De rechter kan dus relatief gemakkelijk over

het bestanddeel ‘terroristisch oogmerk’ heen

stappen. De vraag is of dit terecht is. Dit hangt

in sterke mate af van hoe de verdenking van

een terroristisch oogmerk is gerezen. Vaak vindt

opsporing en veroordeling van terroristische

daders plaats op basis van ambtsberichten van

de AIVD. De bevoegdheden van de AIVD staan

in artikel 17 tot en met 33 van de Wet op

de inlichtingen- en veiligheidsdiensten. Deze

onderzoeksbevoegdheden worden ingezet en

het resultaat van een onderzoek kan op eigen

initiatief worden gedeeld met het OM. Binnen

de AIVD bestaan interne controlemechanismen

om de betrouwbaarheid van het bericht te

toetsen. 10 Daarnaast toetst de landelijk officier

het bericht ook op betrouwbaarheid. 11 Ondanks

deze toetsingsmechanismen bestaat er een

sterk risico dat onschuldige burgers worden

geconfronteerd met strafvorderlijk ingrijpen.

S. Brinkhoff, universitair docent Strafrecht,

stelt hierover dat wanneer de informatie in de

berichten op jihadisme ziet er van de politie en

officier van justitie kan worden verwacht dat

ze snel tot strafrechtelijk ingrijpen overgaan.

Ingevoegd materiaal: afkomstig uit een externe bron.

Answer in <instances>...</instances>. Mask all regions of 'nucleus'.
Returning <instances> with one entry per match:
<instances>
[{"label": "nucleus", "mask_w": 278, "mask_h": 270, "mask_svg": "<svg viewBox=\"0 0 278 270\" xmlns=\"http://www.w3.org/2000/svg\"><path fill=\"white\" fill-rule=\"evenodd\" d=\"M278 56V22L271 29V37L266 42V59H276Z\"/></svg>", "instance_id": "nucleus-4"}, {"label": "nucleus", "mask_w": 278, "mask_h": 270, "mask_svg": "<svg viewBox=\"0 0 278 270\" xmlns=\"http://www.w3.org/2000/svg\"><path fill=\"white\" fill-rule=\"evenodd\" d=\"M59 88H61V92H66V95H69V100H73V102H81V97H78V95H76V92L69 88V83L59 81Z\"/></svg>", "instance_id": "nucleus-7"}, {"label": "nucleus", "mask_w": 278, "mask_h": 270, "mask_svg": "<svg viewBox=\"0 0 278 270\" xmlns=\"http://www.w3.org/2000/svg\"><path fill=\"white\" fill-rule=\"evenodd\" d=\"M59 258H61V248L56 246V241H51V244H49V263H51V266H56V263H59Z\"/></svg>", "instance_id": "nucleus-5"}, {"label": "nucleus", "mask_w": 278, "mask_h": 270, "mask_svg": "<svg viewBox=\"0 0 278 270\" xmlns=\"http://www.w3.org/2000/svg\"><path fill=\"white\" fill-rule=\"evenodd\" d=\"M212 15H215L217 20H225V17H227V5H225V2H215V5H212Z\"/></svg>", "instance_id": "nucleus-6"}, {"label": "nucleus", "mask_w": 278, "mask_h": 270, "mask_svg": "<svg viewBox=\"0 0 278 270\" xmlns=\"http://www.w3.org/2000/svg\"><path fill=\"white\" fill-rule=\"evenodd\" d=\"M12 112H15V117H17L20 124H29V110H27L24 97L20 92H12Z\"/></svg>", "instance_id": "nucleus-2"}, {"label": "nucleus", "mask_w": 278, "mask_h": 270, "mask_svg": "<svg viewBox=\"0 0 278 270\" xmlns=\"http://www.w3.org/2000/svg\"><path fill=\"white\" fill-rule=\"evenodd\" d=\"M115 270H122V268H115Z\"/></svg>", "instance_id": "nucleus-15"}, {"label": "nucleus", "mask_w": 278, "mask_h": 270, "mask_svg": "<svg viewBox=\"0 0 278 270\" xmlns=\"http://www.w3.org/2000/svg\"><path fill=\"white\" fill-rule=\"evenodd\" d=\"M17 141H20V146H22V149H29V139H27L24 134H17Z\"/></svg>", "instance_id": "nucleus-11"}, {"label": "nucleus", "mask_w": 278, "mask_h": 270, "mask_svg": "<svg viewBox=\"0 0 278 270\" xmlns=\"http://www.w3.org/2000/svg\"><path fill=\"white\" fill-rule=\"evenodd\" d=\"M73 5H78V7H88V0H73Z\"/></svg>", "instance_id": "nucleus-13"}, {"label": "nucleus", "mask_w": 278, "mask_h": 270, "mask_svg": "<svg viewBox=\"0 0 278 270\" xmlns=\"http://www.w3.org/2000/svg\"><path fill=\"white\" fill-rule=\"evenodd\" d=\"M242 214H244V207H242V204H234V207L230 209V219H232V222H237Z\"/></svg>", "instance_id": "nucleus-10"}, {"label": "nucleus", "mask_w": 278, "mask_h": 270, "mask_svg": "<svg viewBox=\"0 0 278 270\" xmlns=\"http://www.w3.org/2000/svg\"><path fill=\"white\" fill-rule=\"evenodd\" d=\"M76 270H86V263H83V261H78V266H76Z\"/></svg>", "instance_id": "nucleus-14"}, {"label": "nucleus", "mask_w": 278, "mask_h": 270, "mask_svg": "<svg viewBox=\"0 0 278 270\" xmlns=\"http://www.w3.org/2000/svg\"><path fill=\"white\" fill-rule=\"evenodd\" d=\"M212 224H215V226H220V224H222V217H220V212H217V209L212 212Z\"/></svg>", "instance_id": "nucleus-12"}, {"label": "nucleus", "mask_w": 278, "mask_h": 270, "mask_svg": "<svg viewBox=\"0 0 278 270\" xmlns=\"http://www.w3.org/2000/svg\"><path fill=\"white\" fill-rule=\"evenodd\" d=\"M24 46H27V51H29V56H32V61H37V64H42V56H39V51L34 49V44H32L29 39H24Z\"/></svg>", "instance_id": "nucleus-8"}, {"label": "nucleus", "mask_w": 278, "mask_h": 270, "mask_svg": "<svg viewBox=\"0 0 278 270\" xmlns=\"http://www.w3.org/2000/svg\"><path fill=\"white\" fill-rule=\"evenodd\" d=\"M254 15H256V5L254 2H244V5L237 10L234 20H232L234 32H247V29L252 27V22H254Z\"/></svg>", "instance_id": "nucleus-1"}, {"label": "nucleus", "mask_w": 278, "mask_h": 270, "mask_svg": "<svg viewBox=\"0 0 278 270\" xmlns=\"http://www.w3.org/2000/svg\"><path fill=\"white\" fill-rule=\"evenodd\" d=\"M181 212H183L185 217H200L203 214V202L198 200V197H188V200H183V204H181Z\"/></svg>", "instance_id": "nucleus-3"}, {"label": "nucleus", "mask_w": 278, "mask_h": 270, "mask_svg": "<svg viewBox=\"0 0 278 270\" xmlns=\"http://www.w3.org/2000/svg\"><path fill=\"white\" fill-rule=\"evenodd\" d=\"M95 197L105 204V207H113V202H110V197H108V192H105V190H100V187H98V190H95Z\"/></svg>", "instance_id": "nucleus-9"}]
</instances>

Dergelijk ingrijpen geschiedt dan vaak zonder

veel nader onderzoek, waardoor de privacy of

de vrijheid van een onschuldige burger wordt

aangetast. 12 Een voorbeeld van een geval waarin

de informatie van de AIVD uiteindelijk

onjuist bleek, is te vinden in een arrest van de

Hoge Raad van maart 2008. 13 Volgens Brinkhoff

moeten de controlemechanismen dan

ook een verandering ondergaan: “Met dit in

het achterhoofd verdient het aanbeveling dat

strafvorderlijke actoren zoals de politie, de

officier van justitie en de strafrechter een kritische

houding aannemen ten aanzien van de

48 | Asega | Februari 2020


MARK DE BOER | DE ROOKWOLKEN VAN HET TERRORISME

inhoud van het ambtsbericht. Een kritische

houding die in de eerste plaats concreet vorm

krijgt door ten minste een aantoonbare inspanning

te leveren om door middel van het

verrichten van aanvullend politieel onderzoek

de in het ambtsbericht vervatte informatie

te verifiëren alvorens op basis hiervan een

dwangmiddel toe te passen.” 14 Een kritische

houding tegenover dergelijke berichten is dus

essentieel. Juist omdat ze een zeer belangrijke

schakel zijn voor het strafrechtelijk optreden is

het belangrijk dat de informatie juist is. Wanneer

er te lichtvaardig wordt omgegaan met

dergelijke berichten bestaat er een risico dat

onschuldige burgers geconfronteerd worden

met ingrijpende dwangmiddelen.

Schending van Europese beginselen

De vraag is of de mogelijkheid om bij een

verdenking van terroristische misdrijven snel

in te kunnen grijpen een schending van rechtsbeginselen

met zich mee brengt. In dit kader

kan men met name denken aan de mogelijke

schending van mensenrechten. De vergaande

mogelijkheden die de politie heeft als het gaat

om de bestrijding van terrorisme worden vaak

tegen het licht van het EVRM gehouden. Het

EVRM is niet alleen van invloed op de verhouding

tussen de verdachte en de overheid, maar

ook in de relatie tussen burgers en overheid.

Preventieve vrijheidsbeneming

In de relatie tussen een verdachte in een strafproces

en de overheid die de opsporing verzorgt,

speelt onder andere art. 5 EVRM een grote rol.

Het vijfde artikel van het EVRM beschermt

het recht op vrijheid en veiligheid van burgers.

Het derde en het vierde lid zien op de situatie

waarin iemand gedetineerd is. In het derde lid

wordt verwezen naar lid 1c van art. 5 EVRM.

Hier wordt gesteld dat het recht op vrijheid

beperkt kan worden ‘indien hij op rechtmatige

wijze is gearresteerd of gedetineerd teneinde

voor de bevoegde rechterlijke instantie te worden

geleid, wanneer er een redelijke verdenking

bestaat, dat hij een strafbaar feit heeft begaan

of indien het redelijkerwijs noodzakelijk

is hem te beletten een strafbaar feit te begaan

of te ontvluchten nadat hij dit heeft begaan.’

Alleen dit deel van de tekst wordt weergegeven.